A Year Of Unlearning
When 2019 was coming to a close, I dubbed 2020, "The Year of Unlearning." My personal experience with 2018 and 2019 had been devastating. Between multiple sudden losses of friends and family members and an ongoing battle with self-doubt,and a plethora of continued not-so-helpful habits, I was ready for a reset! Those two years were spent learning all the things I didn't want to experience again and all of the thoughts I wanted to rid myself of.
So as 2020 crept closer, I spent some time thinking about how I could make this year different. I'd had a word follow me around for two years, and although its role in my life would never truly end, it felt like time to put it to good use. That word was "understanding." What did I come to understand? That nearly everything I thought I knew about myself and the world around me was viewed through a lens that didn't belong to me. I wanted to unlearn bad habits and negative thoughts and rebuild myself into the person I feel called to be.

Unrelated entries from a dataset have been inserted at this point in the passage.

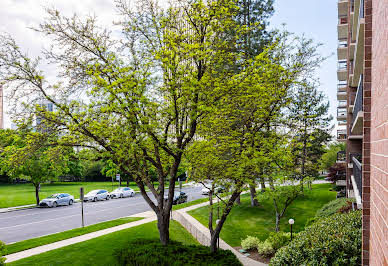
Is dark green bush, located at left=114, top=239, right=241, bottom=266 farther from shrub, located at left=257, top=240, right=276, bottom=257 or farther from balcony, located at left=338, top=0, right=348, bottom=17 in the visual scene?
balcony, located at left=338, top=0, right=348, bottom=17

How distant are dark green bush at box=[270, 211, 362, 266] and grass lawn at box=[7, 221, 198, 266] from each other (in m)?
6.50

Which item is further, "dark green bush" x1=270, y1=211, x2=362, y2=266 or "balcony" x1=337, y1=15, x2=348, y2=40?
"balcony" x1=337, y1=15, x2=348, y2=40

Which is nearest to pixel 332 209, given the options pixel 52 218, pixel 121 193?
pixel 52 218

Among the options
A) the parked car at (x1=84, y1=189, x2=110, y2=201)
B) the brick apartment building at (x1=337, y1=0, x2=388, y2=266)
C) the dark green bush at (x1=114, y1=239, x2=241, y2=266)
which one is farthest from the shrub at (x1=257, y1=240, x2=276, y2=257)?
the parked car at (x1=84, y1=189, x2=110, y2=201)

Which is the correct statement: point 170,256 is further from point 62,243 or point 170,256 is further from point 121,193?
point 121,193

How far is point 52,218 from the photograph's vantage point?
80.9ft

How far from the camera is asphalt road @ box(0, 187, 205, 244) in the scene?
19.8 meters

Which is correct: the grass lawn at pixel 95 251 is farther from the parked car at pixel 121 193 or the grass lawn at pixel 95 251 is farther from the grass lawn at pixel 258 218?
the parked car at pixel 121 193

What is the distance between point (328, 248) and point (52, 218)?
22.2 m

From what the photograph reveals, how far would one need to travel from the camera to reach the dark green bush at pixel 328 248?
7.44m

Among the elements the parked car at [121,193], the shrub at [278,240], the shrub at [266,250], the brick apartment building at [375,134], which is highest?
the brick apartment building at [375,134]

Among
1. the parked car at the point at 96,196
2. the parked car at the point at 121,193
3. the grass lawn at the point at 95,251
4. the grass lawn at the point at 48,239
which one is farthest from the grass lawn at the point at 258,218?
the parked car at the point at 121,193

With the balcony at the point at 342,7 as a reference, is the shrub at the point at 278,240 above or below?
below

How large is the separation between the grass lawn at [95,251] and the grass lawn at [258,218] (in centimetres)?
271
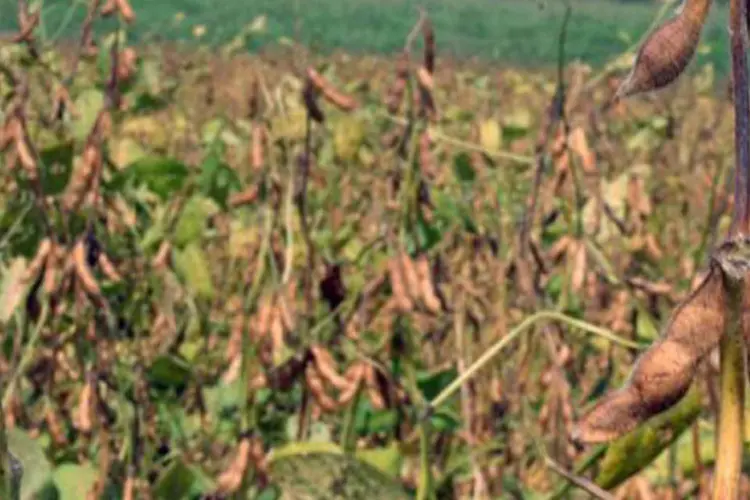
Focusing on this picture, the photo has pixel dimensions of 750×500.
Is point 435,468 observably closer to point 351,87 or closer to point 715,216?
point 715,216

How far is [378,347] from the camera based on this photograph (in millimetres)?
1352

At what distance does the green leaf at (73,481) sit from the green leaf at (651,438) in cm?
44

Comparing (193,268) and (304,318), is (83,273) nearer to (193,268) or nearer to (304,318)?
(304,318)

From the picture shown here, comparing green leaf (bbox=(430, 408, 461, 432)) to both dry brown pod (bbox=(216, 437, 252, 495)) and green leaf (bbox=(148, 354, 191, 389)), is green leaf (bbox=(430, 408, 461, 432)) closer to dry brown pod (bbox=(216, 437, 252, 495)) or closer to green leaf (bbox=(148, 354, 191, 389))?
green leaf (bbox=(148, 354, 191, 389))

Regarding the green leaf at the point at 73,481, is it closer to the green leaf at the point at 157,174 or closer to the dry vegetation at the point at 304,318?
the dry vegetation at the point at 304,318

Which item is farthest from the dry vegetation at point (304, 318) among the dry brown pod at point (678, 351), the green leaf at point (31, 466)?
the dry brown pod at point (678, 351)

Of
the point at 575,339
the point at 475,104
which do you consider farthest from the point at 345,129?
the point at 475,104

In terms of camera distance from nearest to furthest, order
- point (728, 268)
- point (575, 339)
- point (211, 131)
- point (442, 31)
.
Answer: point (728, 268) → point (575, 339) → point (211, 131) → point (442, 31)

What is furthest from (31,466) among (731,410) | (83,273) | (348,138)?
(348,138)

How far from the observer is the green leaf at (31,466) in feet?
2.50

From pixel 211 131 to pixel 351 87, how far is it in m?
0.93

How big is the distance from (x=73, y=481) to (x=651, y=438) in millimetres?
478

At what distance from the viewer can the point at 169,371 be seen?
140 centimetres

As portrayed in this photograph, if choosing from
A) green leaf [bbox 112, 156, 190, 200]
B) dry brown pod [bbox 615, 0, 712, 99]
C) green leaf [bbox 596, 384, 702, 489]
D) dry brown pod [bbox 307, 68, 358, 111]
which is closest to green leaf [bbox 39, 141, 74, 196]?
green leaf [bbox 112, 156, 190, 200]
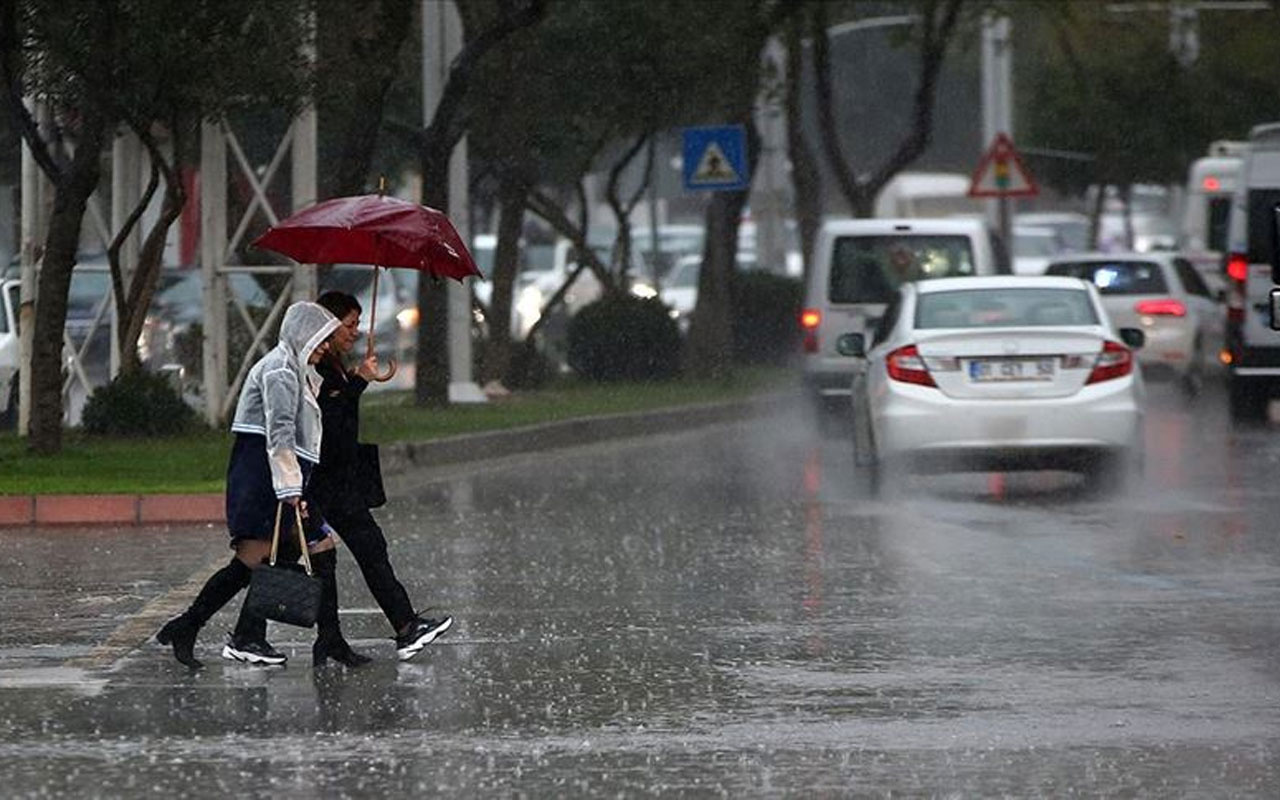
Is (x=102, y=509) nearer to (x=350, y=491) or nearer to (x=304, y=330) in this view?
(x=350, y=491)

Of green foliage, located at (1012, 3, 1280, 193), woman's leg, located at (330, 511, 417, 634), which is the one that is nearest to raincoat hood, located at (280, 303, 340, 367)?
woman's leg, located at (330, 511, 417, 634)

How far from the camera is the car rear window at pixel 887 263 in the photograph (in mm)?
23719

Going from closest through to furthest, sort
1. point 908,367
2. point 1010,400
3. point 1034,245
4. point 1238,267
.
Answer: point 1010,400, point 908,367, point 1238,267, point 1034,245

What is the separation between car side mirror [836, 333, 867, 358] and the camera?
1930 cm

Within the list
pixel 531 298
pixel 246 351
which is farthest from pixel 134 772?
pixel 531 298

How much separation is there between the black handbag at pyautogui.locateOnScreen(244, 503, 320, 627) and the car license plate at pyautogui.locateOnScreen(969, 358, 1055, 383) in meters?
7.98

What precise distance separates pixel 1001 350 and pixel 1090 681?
778 centimetres

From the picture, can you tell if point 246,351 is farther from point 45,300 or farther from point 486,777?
point 486,777

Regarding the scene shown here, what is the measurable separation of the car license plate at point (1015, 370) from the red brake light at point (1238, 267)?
6.47 meters

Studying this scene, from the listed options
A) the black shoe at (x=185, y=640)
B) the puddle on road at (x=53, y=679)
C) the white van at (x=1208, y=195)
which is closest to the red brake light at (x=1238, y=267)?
the white van at (x=1208, y=195)

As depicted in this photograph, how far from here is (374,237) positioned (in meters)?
11.4

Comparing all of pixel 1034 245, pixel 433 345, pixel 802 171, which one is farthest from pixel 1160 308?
pixel 1034 245

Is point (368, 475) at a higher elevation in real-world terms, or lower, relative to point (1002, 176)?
lower

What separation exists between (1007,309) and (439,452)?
4517 mm
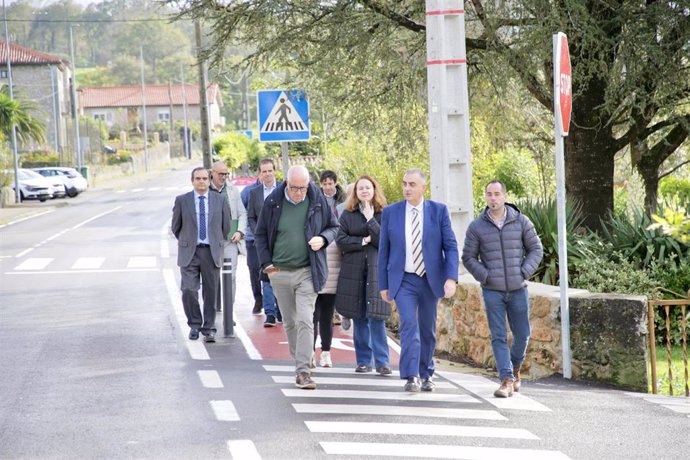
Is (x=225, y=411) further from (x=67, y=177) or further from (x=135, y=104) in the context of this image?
(x=135, y=104)

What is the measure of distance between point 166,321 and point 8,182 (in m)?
37.0

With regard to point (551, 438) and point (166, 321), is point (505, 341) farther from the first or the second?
point (166, 321)

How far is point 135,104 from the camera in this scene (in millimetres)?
133625

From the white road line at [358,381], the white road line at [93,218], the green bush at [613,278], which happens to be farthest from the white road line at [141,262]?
the white road line at [358,381]

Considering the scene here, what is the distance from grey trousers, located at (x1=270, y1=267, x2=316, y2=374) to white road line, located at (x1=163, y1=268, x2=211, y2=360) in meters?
1.79

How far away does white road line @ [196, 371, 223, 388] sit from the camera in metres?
9.99

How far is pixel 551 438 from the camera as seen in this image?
7957 mm

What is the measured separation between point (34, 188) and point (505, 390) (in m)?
45.5

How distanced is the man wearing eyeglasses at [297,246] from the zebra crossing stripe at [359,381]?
1.38ft

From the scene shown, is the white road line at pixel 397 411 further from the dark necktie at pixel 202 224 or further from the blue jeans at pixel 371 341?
the dark necktie at pixel 202 224

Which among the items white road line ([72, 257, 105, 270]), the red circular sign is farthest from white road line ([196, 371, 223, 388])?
white road line ([72, 257, 105, 270])

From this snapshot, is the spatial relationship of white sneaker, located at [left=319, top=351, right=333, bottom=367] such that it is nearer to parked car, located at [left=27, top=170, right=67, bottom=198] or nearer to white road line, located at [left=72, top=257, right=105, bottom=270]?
white road line, located at [left=72, top=257, right=105, bottom=270]

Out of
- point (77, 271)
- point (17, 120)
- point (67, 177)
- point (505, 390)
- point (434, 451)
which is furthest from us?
point (67, 177)

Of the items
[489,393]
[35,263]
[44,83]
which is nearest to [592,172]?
[489,393]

Ten weeks into 2020, our country went into quarantine. Everything we knew and loved came to a screeching halt. Suddenly, we all had no choice but to “unlearn.” We had to unlearn what our days had looked like. Work. A trip to the grocery store. School. Being outside. A giant rug was pulled out from underneath the entire world and we were forced to adapt. It was uncomfortable, challenging, frustrating and at times, scary.
And what did we do? We adapted. Forgive me for geeking out for a moment, but with the exception of a small but loud group of people, THE ENTIRE WORLD ADAPTED! I felt such a warmth in my heart despite all the difficulties it brought me because I watched growth happen in real time and had no way of understanding its impact at first. I marveled at our human ability to face adversity. I was amazed at our ability to adjust, push through and confront challenge head on despite all the uncomfortable feelings that came with a global pandemic.
This process felt somewhat familiar to me. It is a lot like therapy - where it feels like change is slow and unclear in the moment, but when you look back after some time, the “old you” is almost unrecognizable. These are my favorite moments as a therapist - not so I get to see what an amazing therapist I am and to pat myself on the back, but to be able to watch the look on my clients’ faces as they realize that all those moments of struggle they wrestled through over many months has blossomed into a new understanding of what it means to exist. That they have unlearned old habits and rebuilt their lives into something to be proud of. A safe place to call home in uncertain times.
You did that! We all did. And this great unlearning-rebuilding process is something we can all be proud of as we continue to face the challenges throughout 2020 and beyond.